▸ **TEXTO FORNECIDO**
=-=-=-=-=
Desde a sua criação, a religião Bahá’í tem enfrentado pressão e perseguição no Médio Oriente em geral, e no Iraque, em particular. Muitos dos seus seguidores foram mortos e os seus locais sagrados destruídos. Os Bahá’ís foram submetidos a investigações e perseguições durante diferentes períodos. Uma série de textos provocatórios foram produzidos contra os Bahá'ís, instigando à violência contra eles. Eles foram acusados de uma série de delitos, como a debilitação da religião para pregar o ateísmo, pornografia, descritos como fruto do colonialismo e do sionismo, e a lista continua.

Não há estatísticas oficiais sobre os Bahá’ís no Iraque, e seu número exacto ainda é desconhecido, devido ao medo dos aderentes em revelar as suas identidades. O correspondente do Al-Monitor reuniu-se com vários Bahá'ís em Bagdade e Sulaimaniyah na região do Curdistão iraquiano. No entanto, nenhum dos entrevistados apresentou estatísticas sobre os seus números, devido à sua dispersão, como resultado do medo profundo de ser hostilizado por autoridades e cidadãos comuns. Apesar disso, os Bahá’ís em Sulaimaniyah sentem-se mais seguros e têm mais estabilidade do que os seus irmãos em Bagdade, ainda que se coíbam de praticar abertamente a sua fé pelas razões acima mencionadas.

Durante a monarquia, os Bahá’ís podiam declarar oficialmente a sua identidade. A comunidade Bahá’í iraquiana foi fundada em 1931; o primeiro fórum central Bahá’í foi fundado em 1936 na região de al-Sa'doun; e possuíam um cemitério no distrito de Nova Bagdade, desde 1952, conhecido como o "jardim eterno". O governo iraquiano registou a religião Bahá’í no censo de 1957.

As restrições aos Bahá’ís começaram a crescer gradualmente após a queda da monarquia, até que a repressão atingiu o seu auge durante o regime Baath. Nessa altura, o governo publicou um conjunto de decretos contra os Bahá’ís em 1970 no Diário Oficial do Iraque. Nestes decretos, a religião Bahá’í foi oficialmente proibida, os Bahá’ís foram privados de todos os seus bens e proibidos de registar a sua religião nos registos civis. Além disso, foram obrigados a apagar as referências à Fé Bahá’í nos registos existentes e a substituí-los por uma das três religiões abraâmicas oficialmente reconhecidas. Posteriormente, um grande número de seguidores foi preso e muitos seguidores religiosos Bahá’ís foram condenados à morte no final de 1970.
=-=-=-=-=
(Entradas guardadas)
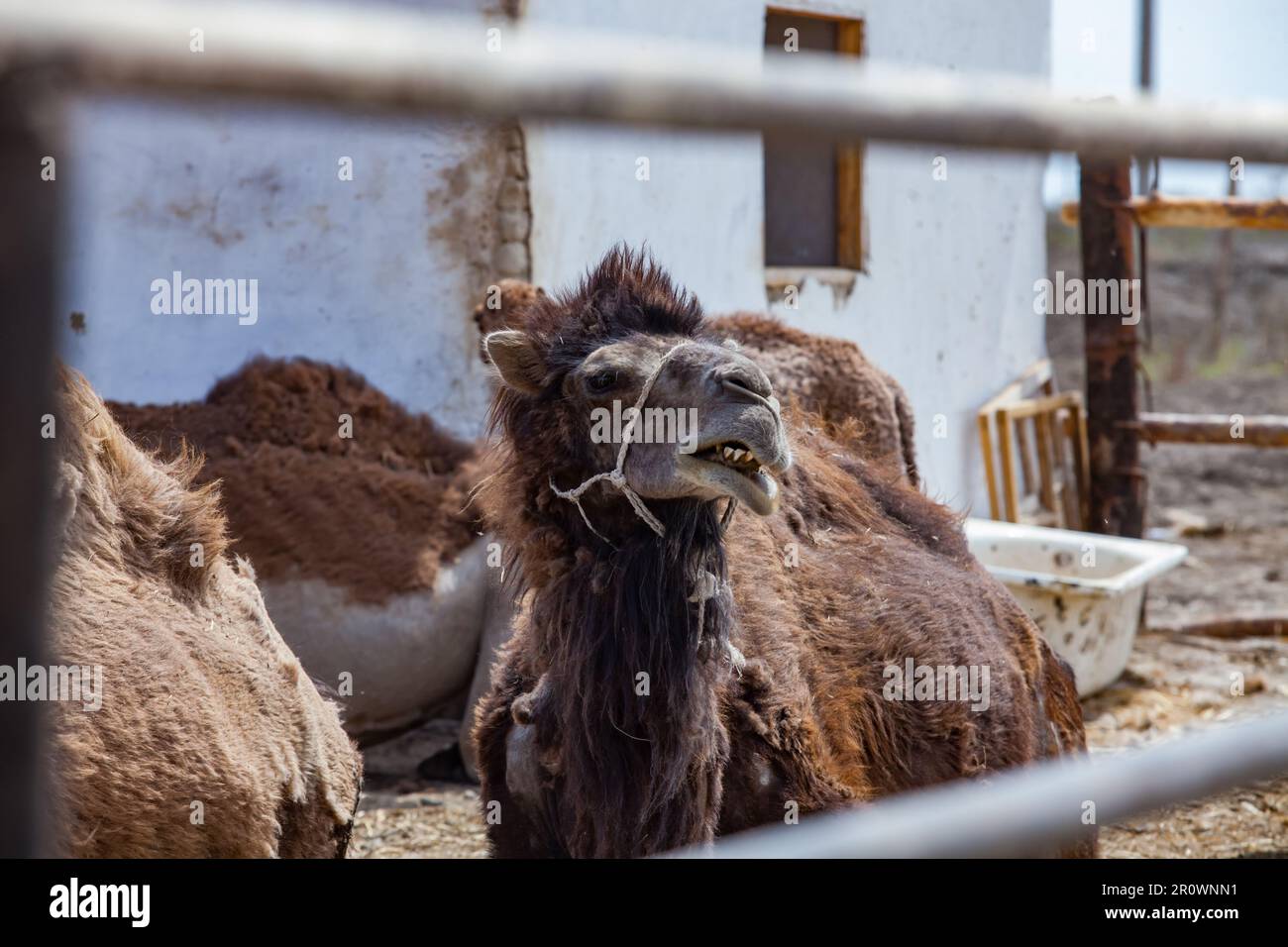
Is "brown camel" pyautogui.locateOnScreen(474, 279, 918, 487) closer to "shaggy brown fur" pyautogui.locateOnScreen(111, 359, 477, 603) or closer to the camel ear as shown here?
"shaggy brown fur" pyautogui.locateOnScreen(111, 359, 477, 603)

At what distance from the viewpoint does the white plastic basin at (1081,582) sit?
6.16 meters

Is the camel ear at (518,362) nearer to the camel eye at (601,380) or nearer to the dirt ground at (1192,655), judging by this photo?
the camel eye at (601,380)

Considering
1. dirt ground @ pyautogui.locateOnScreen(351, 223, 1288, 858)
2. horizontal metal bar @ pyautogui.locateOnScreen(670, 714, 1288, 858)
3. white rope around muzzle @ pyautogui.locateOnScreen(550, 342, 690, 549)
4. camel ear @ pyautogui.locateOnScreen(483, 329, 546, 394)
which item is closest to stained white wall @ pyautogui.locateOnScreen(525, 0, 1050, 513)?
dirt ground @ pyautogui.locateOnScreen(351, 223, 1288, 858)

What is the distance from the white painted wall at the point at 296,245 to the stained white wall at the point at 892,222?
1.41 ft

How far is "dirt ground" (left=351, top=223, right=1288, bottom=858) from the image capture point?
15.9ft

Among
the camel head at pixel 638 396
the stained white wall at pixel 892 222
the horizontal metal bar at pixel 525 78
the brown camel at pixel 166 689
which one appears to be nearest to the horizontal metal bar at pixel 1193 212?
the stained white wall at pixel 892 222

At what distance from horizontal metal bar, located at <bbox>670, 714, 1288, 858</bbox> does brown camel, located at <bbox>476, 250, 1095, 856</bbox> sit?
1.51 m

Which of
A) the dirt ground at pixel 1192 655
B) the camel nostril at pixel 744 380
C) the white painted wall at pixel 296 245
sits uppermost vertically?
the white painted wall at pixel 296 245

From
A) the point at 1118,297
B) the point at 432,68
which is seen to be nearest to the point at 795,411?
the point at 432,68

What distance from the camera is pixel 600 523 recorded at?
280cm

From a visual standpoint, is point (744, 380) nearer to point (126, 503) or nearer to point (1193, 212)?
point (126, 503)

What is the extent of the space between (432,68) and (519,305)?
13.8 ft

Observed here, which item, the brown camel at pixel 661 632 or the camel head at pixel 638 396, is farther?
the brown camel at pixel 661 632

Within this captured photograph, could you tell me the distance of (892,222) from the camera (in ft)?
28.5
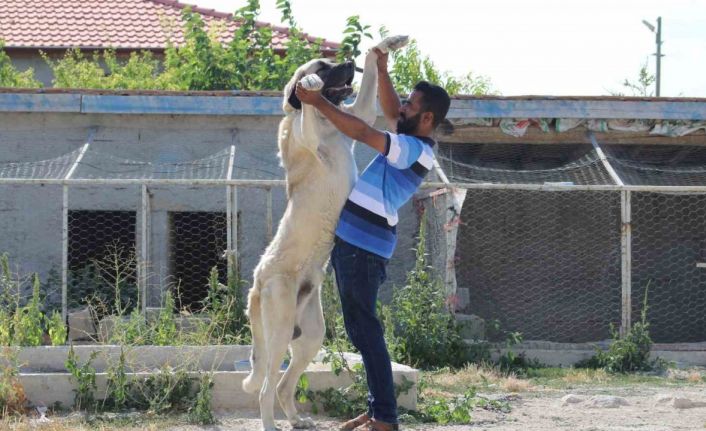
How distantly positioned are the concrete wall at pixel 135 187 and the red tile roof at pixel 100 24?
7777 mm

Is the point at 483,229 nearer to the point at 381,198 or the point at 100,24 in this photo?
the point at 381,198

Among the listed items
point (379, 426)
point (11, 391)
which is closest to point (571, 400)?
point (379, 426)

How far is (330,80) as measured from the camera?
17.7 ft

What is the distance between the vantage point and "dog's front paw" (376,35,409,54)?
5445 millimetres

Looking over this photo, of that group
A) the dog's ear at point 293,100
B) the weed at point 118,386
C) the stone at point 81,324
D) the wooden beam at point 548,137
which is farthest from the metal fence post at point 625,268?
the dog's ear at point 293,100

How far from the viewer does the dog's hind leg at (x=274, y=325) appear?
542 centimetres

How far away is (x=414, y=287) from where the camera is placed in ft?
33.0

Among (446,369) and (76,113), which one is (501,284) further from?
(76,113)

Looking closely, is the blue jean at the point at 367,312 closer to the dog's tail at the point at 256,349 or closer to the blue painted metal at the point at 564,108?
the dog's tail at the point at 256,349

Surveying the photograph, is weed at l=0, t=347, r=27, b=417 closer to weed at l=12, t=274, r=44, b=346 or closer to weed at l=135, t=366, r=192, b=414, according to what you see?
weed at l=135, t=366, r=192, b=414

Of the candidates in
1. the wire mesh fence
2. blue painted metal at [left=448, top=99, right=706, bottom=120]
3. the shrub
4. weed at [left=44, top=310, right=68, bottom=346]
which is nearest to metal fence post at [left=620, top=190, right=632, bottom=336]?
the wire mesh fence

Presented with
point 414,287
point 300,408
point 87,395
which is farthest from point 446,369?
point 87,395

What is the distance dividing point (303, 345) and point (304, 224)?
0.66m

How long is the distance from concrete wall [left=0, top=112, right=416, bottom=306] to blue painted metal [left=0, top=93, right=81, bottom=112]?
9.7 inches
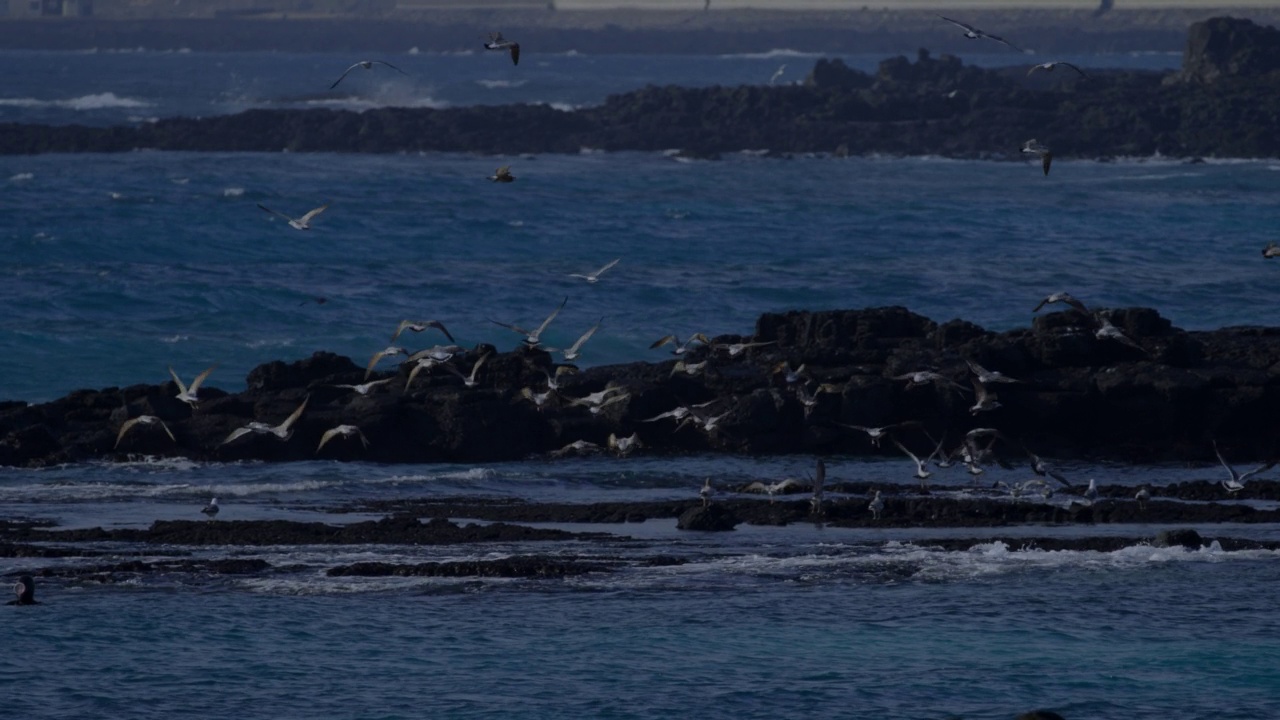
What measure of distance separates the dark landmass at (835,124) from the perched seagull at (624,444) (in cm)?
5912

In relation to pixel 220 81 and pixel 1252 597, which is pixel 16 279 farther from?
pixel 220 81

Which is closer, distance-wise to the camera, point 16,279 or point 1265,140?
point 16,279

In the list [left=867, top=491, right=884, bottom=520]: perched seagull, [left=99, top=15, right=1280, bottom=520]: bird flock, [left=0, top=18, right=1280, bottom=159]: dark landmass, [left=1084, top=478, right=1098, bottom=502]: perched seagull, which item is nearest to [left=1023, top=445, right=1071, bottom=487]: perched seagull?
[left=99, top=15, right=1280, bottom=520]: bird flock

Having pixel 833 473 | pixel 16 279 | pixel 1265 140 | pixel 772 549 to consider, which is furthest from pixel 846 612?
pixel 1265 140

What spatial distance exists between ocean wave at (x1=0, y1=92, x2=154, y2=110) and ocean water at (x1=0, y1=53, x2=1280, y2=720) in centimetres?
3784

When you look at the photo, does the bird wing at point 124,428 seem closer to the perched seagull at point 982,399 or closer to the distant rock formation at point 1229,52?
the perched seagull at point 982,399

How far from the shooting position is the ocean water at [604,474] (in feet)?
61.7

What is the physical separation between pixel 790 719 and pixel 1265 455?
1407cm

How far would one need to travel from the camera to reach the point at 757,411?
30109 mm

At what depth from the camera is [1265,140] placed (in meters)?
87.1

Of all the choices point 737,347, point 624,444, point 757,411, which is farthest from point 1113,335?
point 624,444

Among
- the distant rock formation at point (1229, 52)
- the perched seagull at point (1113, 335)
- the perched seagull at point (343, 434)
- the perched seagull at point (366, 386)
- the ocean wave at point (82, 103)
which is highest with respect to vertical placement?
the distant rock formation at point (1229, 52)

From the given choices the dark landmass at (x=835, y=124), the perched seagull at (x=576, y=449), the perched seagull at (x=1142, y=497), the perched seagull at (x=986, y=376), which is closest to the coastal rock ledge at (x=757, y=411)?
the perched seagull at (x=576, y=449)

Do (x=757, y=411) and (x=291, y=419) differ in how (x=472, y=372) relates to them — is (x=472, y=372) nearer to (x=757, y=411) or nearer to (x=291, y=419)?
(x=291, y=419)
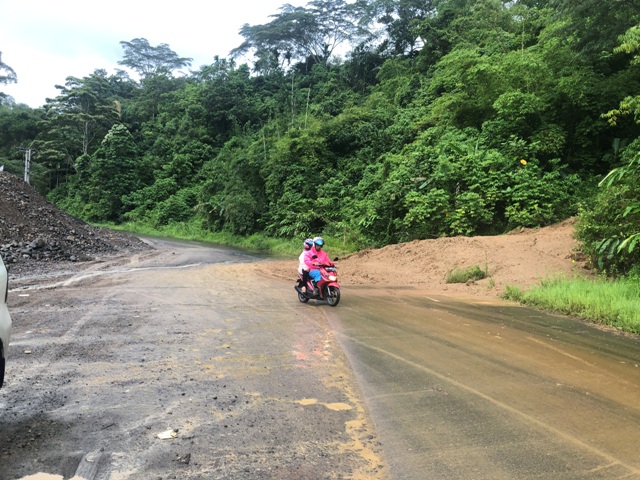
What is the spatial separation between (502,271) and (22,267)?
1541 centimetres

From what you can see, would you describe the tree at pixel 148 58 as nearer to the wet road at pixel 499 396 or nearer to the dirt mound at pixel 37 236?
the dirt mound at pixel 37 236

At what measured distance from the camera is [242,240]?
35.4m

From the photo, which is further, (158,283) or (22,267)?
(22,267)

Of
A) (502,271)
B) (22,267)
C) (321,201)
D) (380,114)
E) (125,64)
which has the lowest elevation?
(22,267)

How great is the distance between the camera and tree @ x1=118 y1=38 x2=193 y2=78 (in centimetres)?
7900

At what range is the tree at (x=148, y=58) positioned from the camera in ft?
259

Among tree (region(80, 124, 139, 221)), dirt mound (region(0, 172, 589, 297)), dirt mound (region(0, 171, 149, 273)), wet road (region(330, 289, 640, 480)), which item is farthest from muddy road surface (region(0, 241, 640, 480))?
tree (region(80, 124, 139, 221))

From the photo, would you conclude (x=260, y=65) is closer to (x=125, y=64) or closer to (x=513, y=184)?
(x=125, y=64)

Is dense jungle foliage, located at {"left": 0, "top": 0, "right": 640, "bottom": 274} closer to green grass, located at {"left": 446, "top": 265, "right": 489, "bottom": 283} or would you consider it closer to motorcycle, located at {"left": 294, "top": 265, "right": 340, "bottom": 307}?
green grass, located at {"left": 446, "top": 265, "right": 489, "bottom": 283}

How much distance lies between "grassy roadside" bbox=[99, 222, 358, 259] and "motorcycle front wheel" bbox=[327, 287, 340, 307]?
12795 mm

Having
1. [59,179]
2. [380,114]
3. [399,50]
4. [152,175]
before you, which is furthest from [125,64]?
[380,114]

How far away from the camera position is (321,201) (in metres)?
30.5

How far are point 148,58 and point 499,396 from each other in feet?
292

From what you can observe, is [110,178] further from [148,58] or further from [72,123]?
=-=-=-=-=
▸ **REQUISITOS DAS TAREFAS**
- A) Responda às perguntas seguintes sobre o texto acerca dos Bahá'ís no Iraque, marcando cada resposta como a pergunta correspondente.
(i) Em que ano foi fundada a comunidade Bahá'í iraquiana?
(ii) Em que cidades o correspondente do Al-Monitor se reuniu com Bahá'ís?
(iii) Em que ano o governo publicou decretos contra os Bahá'ís no Diário Oficial do Iraque?
- B) Prossiga o texto sobre os Bahá'ís no Iraque a partir do ponto em que termina.

▸ **RESPOSTAS POR ORDEM**
- A)
(i) Em 1931.
(ii) Em Bagdade e em Sulaimaniyah.
(iii) Em 1970.

- B)
Estes riscos levaram os Bahá’ís a querer fechar-se completamente ou a deixar o Iraque. Apesar da abertura que se seguiu à queda do regime do deposto presidente Saddam Hussein, em 2003, os Bahá’ís no Iraque ainda permanecem na penumbra, vivendo com medo de declarar a sua identidade social e preferindo não praticar a sua religião em público.

Uma mulher Bahá’í disse ao Al-Monitor, que depois de ser libertada da "prisão" do regime de Saddam Hussein, sentiu que se tinha mudado de uma pequena prisão para uma sociedade, mais dura e mais violenta do que a anterior. A vida na "prisão", afirmou, costumava protegê-la da cultura de exclusão para com os Bahá’ís que prevalece na sociedade iraquiana.

Saad Salloum, um especialista em minorias iraquianas, disse ao Al-Monitor que a mudança de regime em 2003, em nada alterou a situação dos Bahá’ís. A religião Bahá’í ainda é oficialmente proibida e os Bahá’ís continuam sem permissão para indicar a sua religião nos registos civis. Ainda não recuperaram os seus bens confiscados e os decretos publicados contra eles não foram abolidos.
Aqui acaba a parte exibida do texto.